This year, BNIM’s sustainability group developed a clear, aspirational strategic action plan that looks towards the future and redoubles the firm’s commitment to sustainable design. Driven by metrics, our efforts mark a significant step towards updating our holistic sustainable goals to advance our practices on all of our projects, not just those working towards certification. As an extension of these efforts, I want to start to theorize a conceptual bridge to connect our work to the leading edge of sustainability through the notion of “liveliness.” Below are examples from the Living Building Challenge, illustrating lessons that can be learned from Living Buildings to contribute to BNIM’s on-going conversation about redesigning design.

The Living Building Challenge (LBC) is managed by the International Living Futures Institute (ILFI). It is the most rigorous building certification program in the world and arguably the most advanced measure of sustainability today. Based on proven performance rather than anticipated outcomes, it requires a project to generate more energy than it consumes, capture its water, and process its waste, all while addressing a host of complex design issues.(1) As a highly ambitious process, it is the perfect example of redesigning design.

The idea for LBC developed in the mid-1990s during an effort to produce the most advanced, sustainable building on the planet: the EPICenter for Montana State University (MSU), led by BNIM. The team purposely set out to rethink the way we design, build, operate and maintain buildings.(2) Though the project was never built, it was during the design process that the team, led by Bob Berkebile and Kath Williams (MSU), developed ideas that would become the LBC. Berkebile and BNIM team member Jason McLennan would advance these ideas through several articles in the coming years. In 2005, McLennan used the initial work to develop standards we now term Living Building Challenge. Subsequently, it has gone through four versions since its launch in 2006 with the most recent release this year. (3)

LBC asks us to imagine:

– What if every project was not merely less bad but truly regenerative? (4)

– What if every act of the project made the world a better place? (5)

In short, LBC demands holistic architecture, practices, and networks to be “act[s] of optimism” that seek a “revolutionary transformation” of design, industry, and politics of our built environment. (6)

The LBC, however, has not yet infiltrated mainstream practices. There are only 23 buildings in the world with Living Certification. In addition to this, the Institute recognized that there has been too little progress made toward addressing global warming, from which we are already experiencing adverse impacts. (7)
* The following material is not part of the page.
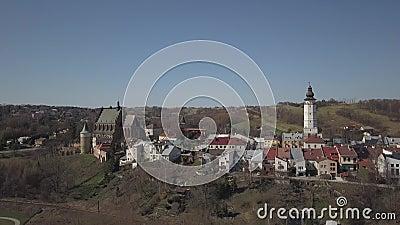 Cieklin, Polen - 4 9 2019: Panorama van een klein Europees dorp met een christelijke katholieke kerk in het centrum Groene landbo stock footage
During this year’s Living Futures Conference in Seattle, the Institute discussed the urgent need to scale the program to increase its impact. To address this, they released a new certification, CORE, which is intended to act as a bridge to mainstream green building. While we are excited about this development, it is still out of reach for most clients and most of our projects do not yet involve Living or CORE certifications. However, this limitation should not be an excuse for complacency, but rather a call for action and it raises an important question:

In what ways can we re-theorize an alternative bridge outside of this system while qualitatively making sense of our everyday work?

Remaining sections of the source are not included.